Translated by Dictum Factum (Kyiv)
Map. 190 km from Uzhhorod.
47°56′9″ N. L. 24°10′30″ E. L.
If was the competition for the strangest name of Ukrainian villages, the village with the name Dilove ("a busy one") in Transcarpattya (Zakarpatska region) would be for sure among the candidates. Slovaks called this mountain village Trybushany Bilyi Potik (Tribušany Biely Potok), Romanians name is Trybushany Alba (Tribusa Alba), Hungarians' one is Terebesfejérpatak. The name Trybushany retraces here as well, but the Ukrainian version all the same remains Dilove. Alas :) Well, population of 2673 villagers should be very “busy”.
The name Dilove appeared in the documents in 1901, although officially a village was renamed in 1946 (the first mention of Trybushanne was in 1615). Dilove is near the Tisa River, even its huts are on the mountains, and there behind Tisa is already Romania, the European Union.
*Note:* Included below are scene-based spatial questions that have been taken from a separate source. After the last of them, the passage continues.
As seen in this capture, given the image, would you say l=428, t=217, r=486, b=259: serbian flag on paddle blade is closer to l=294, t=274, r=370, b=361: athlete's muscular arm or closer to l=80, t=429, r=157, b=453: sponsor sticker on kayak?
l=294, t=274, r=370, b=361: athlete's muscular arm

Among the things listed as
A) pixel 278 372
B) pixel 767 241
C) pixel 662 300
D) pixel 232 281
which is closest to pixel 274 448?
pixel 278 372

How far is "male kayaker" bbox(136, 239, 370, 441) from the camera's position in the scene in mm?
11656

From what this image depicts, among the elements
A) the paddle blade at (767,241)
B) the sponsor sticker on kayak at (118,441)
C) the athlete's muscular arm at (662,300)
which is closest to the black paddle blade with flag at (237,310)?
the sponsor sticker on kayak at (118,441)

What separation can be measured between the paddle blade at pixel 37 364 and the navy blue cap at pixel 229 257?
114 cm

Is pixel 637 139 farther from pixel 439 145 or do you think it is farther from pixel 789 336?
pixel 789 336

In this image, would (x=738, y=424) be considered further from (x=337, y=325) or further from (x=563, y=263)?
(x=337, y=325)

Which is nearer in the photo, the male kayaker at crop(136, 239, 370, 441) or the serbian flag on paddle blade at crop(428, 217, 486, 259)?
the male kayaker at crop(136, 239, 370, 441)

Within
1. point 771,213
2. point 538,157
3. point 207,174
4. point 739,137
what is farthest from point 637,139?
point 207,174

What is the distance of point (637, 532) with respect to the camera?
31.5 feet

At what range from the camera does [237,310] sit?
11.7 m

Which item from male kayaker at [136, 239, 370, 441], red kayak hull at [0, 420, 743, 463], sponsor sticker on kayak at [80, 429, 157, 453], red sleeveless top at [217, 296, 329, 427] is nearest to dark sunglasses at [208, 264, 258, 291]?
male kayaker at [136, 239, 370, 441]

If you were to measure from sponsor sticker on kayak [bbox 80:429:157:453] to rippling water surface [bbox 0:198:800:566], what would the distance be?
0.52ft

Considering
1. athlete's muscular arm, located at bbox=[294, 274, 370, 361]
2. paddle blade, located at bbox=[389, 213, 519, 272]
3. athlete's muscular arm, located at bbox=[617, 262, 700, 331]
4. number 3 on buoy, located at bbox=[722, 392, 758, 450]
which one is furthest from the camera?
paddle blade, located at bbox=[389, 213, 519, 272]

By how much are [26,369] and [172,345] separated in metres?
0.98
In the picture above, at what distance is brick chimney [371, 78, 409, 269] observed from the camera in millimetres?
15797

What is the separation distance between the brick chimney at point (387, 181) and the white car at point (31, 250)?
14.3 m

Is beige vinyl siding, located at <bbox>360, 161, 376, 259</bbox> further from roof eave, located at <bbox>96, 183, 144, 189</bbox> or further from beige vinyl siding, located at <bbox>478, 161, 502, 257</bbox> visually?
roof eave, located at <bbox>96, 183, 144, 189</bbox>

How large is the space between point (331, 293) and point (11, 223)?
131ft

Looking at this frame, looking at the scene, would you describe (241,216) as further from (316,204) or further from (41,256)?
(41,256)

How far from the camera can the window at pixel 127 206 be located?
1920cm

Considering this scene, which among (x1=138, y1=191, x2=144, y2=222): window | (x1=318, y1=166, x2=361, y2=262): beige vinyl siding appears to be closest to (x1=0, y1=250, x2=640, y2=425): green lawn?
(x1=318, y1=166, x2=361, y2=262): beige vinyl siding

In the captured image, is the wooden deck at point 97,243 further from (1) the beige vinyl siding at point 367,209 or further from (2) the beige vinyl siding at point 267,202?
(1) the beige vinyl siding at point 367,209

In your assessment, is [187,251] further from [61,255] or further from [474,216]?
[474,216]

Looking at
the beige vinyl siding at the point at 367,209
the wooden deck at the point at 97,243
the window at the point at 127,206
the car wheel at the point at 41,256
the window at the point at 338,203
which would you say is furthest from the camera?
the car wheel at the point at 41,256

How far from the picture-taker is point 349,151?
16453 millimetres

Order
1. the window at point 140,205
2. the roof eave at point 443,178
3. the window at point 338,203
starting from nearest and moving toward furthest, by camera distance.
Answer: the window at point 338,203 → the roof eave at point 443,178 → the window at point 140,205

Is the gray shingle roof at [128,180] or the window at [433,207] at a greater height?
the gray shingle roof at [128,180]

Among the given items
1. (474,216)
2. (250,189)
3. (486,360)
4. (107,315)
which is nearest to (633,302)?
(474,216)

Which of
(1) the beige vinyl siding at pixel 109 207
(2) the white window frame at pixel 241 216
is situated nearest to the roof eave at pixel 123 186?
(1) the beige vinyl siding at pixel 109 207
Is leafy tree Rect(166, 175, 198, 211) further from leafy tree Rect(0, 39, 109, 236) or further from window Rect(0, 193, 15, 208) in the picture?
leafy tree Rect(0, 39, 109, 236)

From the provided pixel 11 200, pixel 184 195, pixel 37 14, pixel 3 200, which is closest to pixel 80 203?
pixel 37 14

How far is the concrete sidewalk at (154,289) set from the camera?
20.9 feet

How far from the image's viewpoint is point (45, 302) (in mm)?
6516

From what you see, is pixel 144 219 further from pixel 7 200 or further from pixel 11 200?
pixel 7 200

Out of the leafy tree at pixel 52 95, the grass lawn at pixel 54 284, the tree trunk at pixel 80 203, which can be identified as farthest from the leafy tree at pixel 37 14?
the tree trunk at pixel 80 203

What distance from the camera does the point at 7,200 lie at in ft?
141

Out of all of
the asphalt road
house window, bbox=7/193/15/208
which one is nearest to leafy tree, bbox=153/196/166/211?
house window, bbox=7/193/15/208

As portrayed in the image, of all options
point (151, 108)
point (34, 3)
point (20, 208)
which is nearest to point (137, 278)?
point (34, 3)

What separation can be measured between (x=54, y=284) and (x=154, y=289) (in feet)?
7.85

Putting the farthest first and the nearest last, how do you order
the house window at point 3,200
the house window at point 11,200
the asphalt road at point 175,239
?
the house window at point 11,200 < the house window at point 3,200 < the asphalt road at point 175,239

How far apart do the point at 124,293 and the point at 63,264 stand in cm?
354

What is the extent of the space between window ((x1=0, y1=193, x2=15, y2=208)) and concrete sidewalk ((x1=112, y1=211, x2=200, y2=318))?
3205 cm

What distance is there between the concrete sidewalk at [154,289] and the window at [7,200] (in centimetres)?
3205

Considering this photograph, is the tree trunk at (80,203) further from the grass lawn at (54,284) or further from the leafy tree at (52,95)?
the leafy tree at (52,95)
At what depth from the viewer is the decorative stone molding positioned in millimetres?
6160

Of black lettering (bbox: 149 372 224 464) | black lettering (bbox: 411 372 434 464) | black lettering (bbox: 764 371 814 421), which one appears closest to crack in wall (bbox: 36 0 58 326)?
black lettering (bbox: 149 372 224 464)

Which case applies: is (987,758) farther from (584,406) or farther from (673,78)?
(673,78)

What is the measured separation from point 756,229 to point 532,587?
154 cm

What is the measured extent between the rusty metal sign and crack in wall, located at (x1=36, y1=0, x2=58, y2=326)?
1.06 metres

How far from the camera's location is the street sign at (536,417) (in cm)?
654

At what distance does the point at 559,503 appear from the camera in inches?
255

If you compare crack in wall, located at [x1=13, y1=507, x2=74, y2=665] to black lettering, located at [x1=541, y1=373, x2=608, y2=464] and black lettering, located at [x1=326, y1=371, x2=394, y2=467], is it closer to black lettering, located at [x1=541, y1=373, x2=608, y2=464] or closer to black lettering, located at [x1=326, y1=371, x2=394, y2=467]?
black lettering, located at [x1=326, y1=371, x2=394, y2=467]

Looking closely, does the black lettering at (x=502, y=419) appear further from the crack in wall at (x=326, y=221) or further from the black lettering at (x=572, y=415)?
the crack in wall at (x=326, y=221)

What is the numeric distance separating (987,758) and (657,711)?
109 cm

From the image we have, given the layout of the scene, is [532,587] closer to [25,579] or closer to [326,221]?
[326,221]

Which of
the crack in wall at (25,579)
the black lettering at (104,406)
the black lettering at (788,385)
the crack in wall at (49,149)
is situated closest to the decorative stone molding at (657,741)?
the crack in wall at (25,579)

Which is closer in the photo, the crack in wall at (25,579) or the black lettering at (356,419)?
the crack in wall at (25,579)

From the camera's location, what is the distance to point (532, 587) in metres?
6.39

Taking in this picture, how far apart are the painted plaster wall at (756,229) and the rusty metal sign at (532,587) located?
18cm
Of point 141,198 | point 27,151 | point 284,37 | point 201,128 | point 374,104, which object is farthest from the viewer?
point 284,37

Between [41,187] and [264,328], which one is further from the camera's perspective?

A long Slovak name Trybushany Bilyi Potik illustrates the history of Dilove in the best way. In their time two villages united in one: Trybushany and Bilyi Potik. According to the local legend, such name is due to three brothers Byshany. Except Ukrainians, in the nineteenth century in Trybushany lived Jews, Italians, Czechs, Slovaks, Germans, and Poles. Till the present days here posterities of those different nations live.
All the churches of Dilove are hidden in sidelong streets. To get to the Petropavlivska church (St. Peter and Paul church, 1860), which is situated in a cemetery, one had to crosscut the bridge over Tisa. This blue tin church was built over 110 years after another one, Assumption church, but they look like twins, one-in one (if not take into consideration tin and paint). They said it is such variations of Huzul style: a low tower at tetragonal roof with a small pseudo-baroque tubercle above and just below there is an openwork gallery.
The senior wooden sister is on the other bank of the river, near the brick cathedral. This is a territory of former Trebushany.
Church of Assumption was built in 1750 on the place where the bell from the mountain chapel which were damaged by lightening fell, at least so the legend says. In Soviet times, the church was closed, and since 1960 there was a local museum of regional ethnography. In 1995 the church was given to the local Greek Orthodox community which re-sanctified the temple into Nativity of the Virgin Mary. Due to the museum the church was saved from unnecessary reconstructions and preserved its interior.
The fourth Cathedral of Dilove was built in 1990's - it's a chapel which is used now by the Roman Catholic community of the village.
The mountain Pop Ivan Maromorosky (1940 m) is not far from Dilove.